* **THE TASK**:
Reproduce the listing below verbatim, line for line, but omit the pictures from your copy.

□ □ □

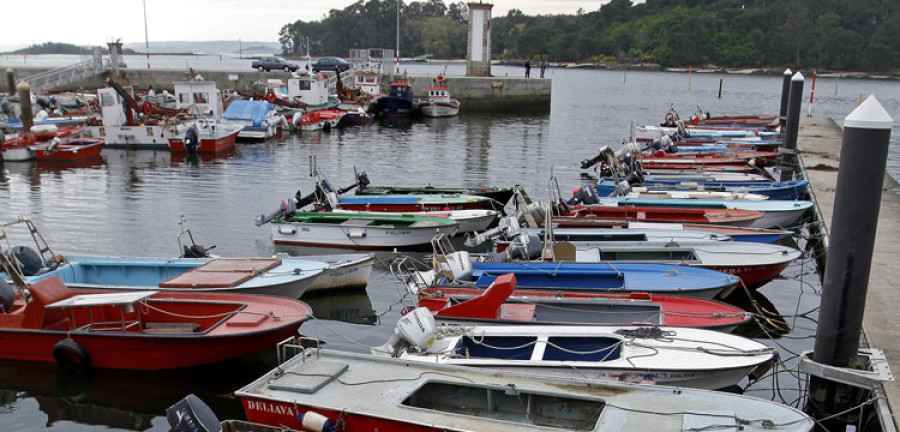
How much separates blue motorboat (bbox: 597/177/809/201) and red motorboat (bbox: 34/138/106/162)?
25.5 metres

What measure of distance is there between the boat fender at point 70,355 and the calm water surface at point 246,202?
24cm

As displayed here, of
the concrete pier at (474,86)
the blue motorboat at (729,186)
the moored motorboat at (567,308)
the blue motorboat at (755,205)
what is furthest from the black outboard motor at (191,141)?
the moored motorboat at (567,308)

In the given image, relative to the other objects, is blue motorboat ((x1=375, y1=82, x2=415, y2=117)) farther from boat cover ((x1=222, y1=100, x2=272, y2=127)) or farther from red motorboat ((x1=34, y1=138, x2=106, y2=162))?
red motorboat ((x1=34, y1=138, x2=106, y2=162))

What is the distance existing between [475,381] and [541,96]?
54.7 metres

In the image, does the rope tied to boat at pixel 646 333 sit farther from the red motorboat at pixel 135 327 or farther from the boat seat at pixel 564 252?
the red motorboat at pixel 135 327

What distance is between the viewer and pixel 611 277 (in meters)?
13.5

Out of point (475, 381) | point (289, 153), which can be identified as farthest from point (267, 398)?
point (289, 153)

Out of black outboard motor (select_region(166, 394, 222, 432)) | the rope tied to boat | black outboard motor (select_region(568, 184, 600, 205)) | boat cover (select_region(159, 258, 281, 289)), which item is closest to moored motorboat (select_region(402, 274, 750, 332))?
the rope tied to boat

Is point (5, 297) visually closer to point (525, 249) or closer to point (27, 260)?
point (27, 260)

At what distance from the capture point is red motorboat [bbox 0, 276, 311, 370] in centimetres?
1129

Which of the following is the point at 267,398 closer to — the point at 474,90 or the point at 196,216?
the point at 196,216

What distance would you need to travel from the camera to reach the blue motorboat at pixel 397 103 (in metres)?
55.5

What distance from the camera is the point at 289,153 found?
124ft

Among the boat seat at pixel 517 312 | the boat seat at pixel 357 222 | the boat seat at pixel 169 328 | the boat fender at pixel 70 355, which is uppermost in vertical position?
the boat seat at pixel 517 312
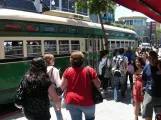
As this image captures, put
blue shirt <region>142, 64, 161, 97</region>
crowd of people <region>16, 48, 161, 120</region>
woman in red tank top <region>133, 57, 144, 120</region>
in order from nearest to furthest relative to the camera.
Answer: crowd of people <region>16, 48, 161, 120</region> < blue shirt <region>142, 64, 161, 97</region> < woman in red tank top <region>133, 57, 144, 120</region>

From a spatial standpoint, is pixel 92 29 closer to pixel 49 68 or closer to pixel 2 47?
pixel 2 47

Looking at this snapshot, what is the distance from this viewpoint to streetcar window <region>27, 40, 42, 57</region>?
919 cm

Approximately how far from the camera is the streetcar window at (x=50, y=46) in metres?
10.1

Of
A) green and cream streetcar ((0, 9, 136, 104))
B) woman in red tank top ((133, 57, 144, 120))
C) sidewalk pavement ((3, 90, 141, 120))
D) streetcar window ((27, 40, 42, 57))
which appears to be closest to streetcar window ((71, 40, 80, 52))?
green and cream streetcar ((0, 9, 136, 104))

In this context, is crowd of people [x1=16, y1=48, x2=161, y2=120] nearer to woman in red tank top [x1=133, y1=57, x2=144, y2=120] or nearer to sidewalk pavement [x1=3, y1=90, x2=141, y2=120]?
woman in red tank top [x1=133, y1=57, x2=144, y2=120]

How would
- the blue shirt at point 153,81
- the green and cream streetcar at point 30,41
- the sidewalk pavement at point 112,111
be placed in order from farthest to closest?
the green and cream streetcar at point 30,41, the sidewalk pavement at point 112,111, the blue shirt at point 153,81

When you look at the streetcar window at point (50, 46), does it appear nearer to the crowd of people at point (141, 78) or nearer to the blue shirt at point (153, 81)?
the crowd of people at point (141, 78)

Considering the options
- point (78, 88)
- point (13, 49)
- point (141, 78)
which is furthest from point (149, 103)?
point (13, 49)

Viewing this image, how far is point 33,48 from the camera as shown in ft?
30.8

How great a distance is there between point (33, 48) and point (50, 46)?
1085 mm

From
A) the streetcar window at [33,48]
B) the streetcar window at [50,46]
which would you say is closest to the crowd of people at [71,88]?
the streetcar window at [33,48]

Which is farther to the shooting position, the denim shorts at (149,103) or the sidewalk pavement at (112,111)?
the sidewalk pavement at (112,111)

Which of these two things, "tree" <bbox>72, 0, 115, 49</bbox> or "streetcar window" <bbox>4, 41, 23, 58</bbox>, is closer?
"streetcar window" <bbox>4, 41, 23, 58</bbox>

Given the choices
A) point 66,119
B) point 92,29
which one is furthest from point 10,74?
point 92,29
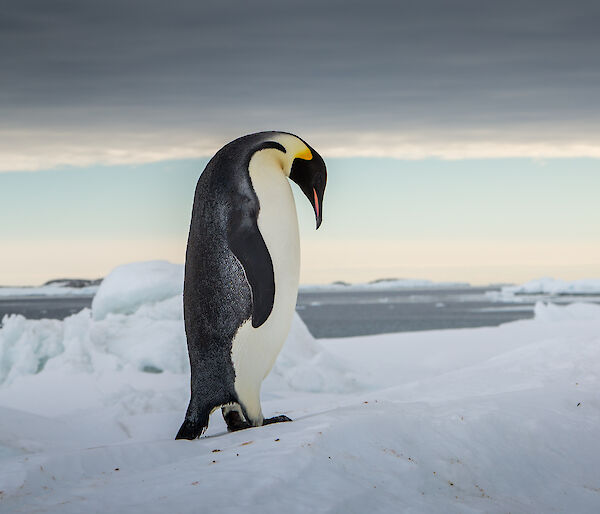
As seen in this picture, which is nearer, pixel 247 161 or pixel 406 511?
pixel 406 511

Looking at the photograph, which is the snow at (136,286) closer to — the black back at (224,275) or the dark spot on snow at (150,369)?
the dark spot on snow at (150,369)

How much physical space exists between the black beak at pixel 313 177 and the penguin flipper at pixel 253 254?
68 cm

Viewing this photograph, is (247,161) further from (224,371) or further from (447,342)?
(447,342)

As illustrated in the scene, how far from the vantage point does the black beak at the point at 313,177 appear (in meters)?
4.52

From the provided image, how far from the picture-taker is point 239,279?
13.0 feet

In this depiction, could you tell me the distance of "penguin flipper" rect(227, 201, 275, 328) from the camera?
3930 mm

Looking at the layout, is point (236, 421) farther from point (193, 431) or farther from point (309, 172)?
point (309, 172)

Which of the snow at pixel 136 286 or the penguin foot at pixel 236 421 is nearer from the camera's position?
the penguin foot at pixel 236 421

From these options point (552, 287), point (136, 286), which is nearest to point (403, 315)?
point (552, 287)

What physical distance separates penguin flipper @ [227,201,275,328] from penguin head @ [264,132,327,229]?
560 millimetres

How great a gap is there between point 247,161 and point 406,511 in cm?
218

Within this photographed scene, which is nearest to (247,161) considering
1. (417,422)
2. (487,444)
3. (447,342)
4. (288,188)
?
(288,188)

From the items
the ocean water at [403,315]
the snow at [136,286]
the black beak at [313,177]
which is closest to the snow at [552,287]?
the ocean water at [403,315]

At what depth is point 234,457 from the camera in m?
2.94
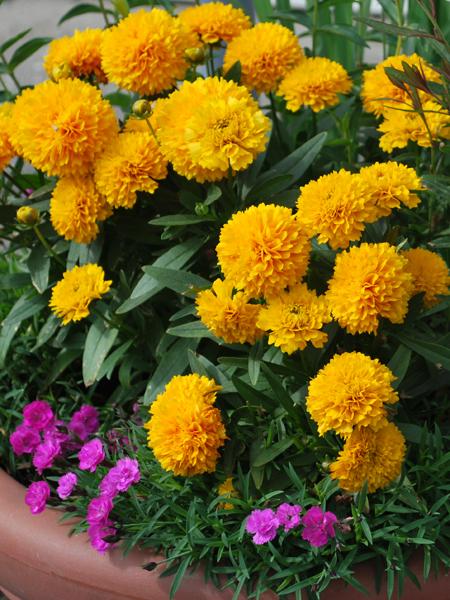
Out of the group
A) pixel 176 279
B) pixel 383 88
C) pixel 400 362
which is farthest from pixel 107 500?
pixel 383 88

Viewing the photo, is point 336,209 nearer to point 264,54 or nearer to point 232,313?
point 232,313

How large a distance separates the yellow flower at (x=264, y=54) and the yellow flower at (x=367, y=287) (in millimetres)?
518

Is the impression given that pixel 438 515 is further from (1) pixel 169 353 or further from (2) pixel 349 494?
(1) pixel 169 353

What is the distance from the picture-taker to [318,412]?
1082 millimetres

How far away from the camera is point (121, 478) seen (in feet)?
4.12

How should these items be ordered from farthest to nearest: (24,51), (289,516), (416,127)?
(24,51) < (416,127) < (289,516)

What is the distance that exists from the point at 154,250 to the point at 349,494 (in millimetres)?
594

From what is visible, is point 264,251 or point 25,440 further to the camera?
point 25,440

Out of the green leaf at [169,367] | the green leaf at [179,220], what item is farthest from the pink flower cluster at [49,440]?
the green leaf at [179,220]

□ □ □

* **EXERCISE SOLUTION**:
How much separates blue motorboat (bbox: 597/177/809/201) and red motorboat (bbox: 34/138/106/162)?
25.5 metres

What measure of distance is there between the boat fender at point 70,355 and the calm water surface at point 246,202?
24cm

As displayed here, of
the concrete pier at (474,86)
the blue motorboat at (729,186)
the moored motorboat at (567,308)
the blue motorboat at (755,205)
what is furthest from the black outboard motor at (191,141)?
the moored motorboat at (567,308)

In the given image, relative to the other objects, is blue motorboat ((x1=375, y1=82, x2=415, y2=117)) farther from boat cover ((x1=222, y1=100, x2=272, y2=127)) or farther from red motorboat ((x1=34, y1=138, x2=106, y2=162))?
red motorboat ((x1=34, y1=138, x2=106, y2=162))

What is the distance existing between [475,381] and [541,96]?
54.7 metres

In the image, does the rope tied to boat at pixel 646 333 sit farther from the red motorboat at pixel 135 327 or farther from the boat seat at pixel 564 252?
the red motorboat at pixel 135 327

What distance is between the viewer and pixel 611 277 (in meters)?
13.5

Out of point (475, 381) | point (289, 153), which can be identified as farthest from point (267, 398)?
point (289, 153)

Out of black outboard motor (select_region(166, 394, 222, 432)) | the rope tied to boat | black outboard motor (select_region(568, 184, 600, 205)) | boat cover (select_region(159, 258, 281, 289)), which item is closest to moored motorboat (select_region(402, 274, 750, 332))?
the rope tied to boat

Is point (5, 297) visually closer to point (525, 249) or closer to point (27, 260)?
point (27, 260)

At what distance from the capture point is red motorboat [bbox 0, 276, 311, 370] in centimetres?
1129

Which of the following is the point at 267,398 closer to — the point at 474,90 or the point at 196,216?
the point at 196,216

What distance would you need to travel from the camera to reach the blue motorboat at pixel 397 103 (in metres)?
55.5

What distance from the camera is the point at 289,153 found?
124ft

Among the boat seat at pixel 517 312 | the boat seat at pixel 357 222 | the boat seat at pixel 169 328 | the boat fender at pixel 70 355, which is uppermost in vertical position?
the boat seat at pixel 517 312
As this image captures, put
blue shirt <region>142, 64, 161, 97</region>
crowd of people <region>16, 48, 161, 120</region>
woman in red tank top <region>133, 57, 144, 120</region>
in order from nearest to furthest relative to the camera.
Answer: crowd of people <region>16, 48, 161, 120</region> < blue shirt <region>142, 64, 161, 97</region> < woman in red tank top <region>133, 57, 144, 120</region>

From a spatial standpoint, is pixel 92 29 closer to pixel 49 68 or closer to pixel 2 47?
pixel 2 47

Looking at this snapshot, what is the distance from this viewpoint to streetcar window <region>27, 40, 42, 57</region>?
919 cm

Approximately how far from the camera is the streetcar window at (x=50, y=46) in metres?
10.1

Of
A) green and cream streetcar ((0, 9, 136, 104))
B) woman in red tank top ((133, 57, 144, 120))
C) sidewalk pavement ((3, 90, 141, 120))
D) streetcar window ((27, 40, 42, 57))
which appears to be closest to streetcar window ((71, 40, 80, 52))?
green and cream streetcar ((0, 9, 136, 104))

In this context, is crowd of people [x1=16, y1=48, x2=161, y2=120] nearer to woman in red tank top [x1=133, y1=57, x2=144, y2=120] or nearer to sidewalk pavement [x1=3, y1=90, x2=141, y2=120]?
woman in red tank top [x1=133, y1=57, x2=144, y2=120]

How would
- the blue shirt at point 153,81
- the green and cream streetcar at point 30,41
- the sidewalk pavement at point 112,111
be placed in order from farthest to closest?
the green and cream streetcar at point 30,41, the sidewalk pavement at point 112,111, the blue shirt at point 153,81

When you look at the streetcar window at point (50, 46), does it appear nearer to the crowd of people at point (141, 78) or nearer to the blue shirt at point (153, 81)?
the crowd of people at point (141, 78)

Considering the options
- point (78, 88)
- point (13, 49)
- point (141, 78)
which is furthest from point (149, 103)?
point (13, 49)

Viewing this image, how far is point 33,48 from the camera as shown in ft?
30.8

How great a distance is there between point (33, 48) and point (50, 46)?
1085 mm

From
A) the streetcar window at [33,48]
B) the streetcar window at [50,46]
which would you say is closest to the crowd of people at [71,88]?
the streetcar window at [33,48]

Which is farther to the shooting position, the denim shorts at (149,103) or the sidewalk pavement at (112,111)?
the sidewalk pavement at (112,111)

Which of these two things, "tree" <bbox>72, 0, 115, 49</bbox> or "streetcar window" <bbox>4, 41, 23, 58</bbox>, is closer?
"streetcar window" <bbox>4, 41, 23, 58</bbox>

Given the choices
A) point 66,119
B) point 92,29
which one is furthest from point 10,74?
point 92,29
As seen in this picture, which is nearer, pixel 247 161 or pixel 406 511?
pixel 406 511

Looking at the photograph, which is the snow at (136,286) closer to — the black back at (224,275) or the dark spot on snow at (150,369)?
the dark spot on snow at (150,369)

How much physical space exists between the black beak at pixel 313 177 and the penguin flipper at pixel 253 254?
68 cm

Viewing this photograph, is (247,161) further from (224,371) or further from (447,342)?
(447,342)

As illustrated in the scene, how far from the vantage point does the black beak at the point at 313,177 appear (in meters)?
4.52

From the provided image, how far from the picture-taker is point 239,279?
13.0 feet

In this depiction, could you tell me the distance of "penguin flipper" rect(227, 201, 275, 328) from the camera?
3930 mm

Looking at the layout, is point (236, 421) farther from point (193, 431) or farther from point (309, 172)?
point (309, 172)

Which of the snow at pixel 136 286 or the penguin foot at pixel 236 421 is nearer from the camera's position?
the penguin foot at pixel 236 421

From these options point (552, 287), point (136, 286), which is nearest to point (403, 315)?
point (552, 287)

What physical distance separates penguin flipper @ [227,201,275,328] from penguin head @ [264,132,327,229]?
560 millimetres

How great a gap is there between point 247,161 and point 406,511 in cm?
218

Within this photographed scene, which is nearest to (247,161) considering
1. (417,422)
2. (487,444)
3. (447,342)
4. (288,188)
?
(288,188)

From the items
the ocean water at [403,315]
the snow at [136,286]
the black beak at [313,177]
which is closest to the snow at [552,287]?
the ocean water at [403,315]

At what depth is point 234,457 from the camera in m?
2.94
Out of the group
A) pixel 176 279
B) pixel 383 88
C) pixel 400 362
which is farthest from pixel 107 500?
pixel 383 88

Viewing the photo, is point 336,209 nearer to point 264,54 or nearer to point 232,313?
point 232,313

How large a distance separates the yellow flower at (x=264, y=54) and the yellow flower at (x=367, y=287) (in millimetres)?
518

Is the impression given that pixel 438 515 is further from (1) pixel 169 353 or further from (2) pixel 349 494?
(1) pixel 169 353

What is the distance from the picture-taker to [318,412]?
1082 millimetres

How far away from the camera is point (121, 478) seen (in feet)?
4.12

How should these items be ordered from farthest to nearest: (24,51), (289,516), (416,127)?
(24,51) < (416,127) < (289,516)

What is the distance that exists from the point at 154,250 to the point at 349,494 (in millimetres)?
594

From what is visible, is point 264,251 or point 25,440 further to the camera?
point 25,440

Out of the green leaf at [169,367] | the green leaf at [179,220], what item is farthest from the pink flower cluster at [49,440]?
the green leaf at [179,220]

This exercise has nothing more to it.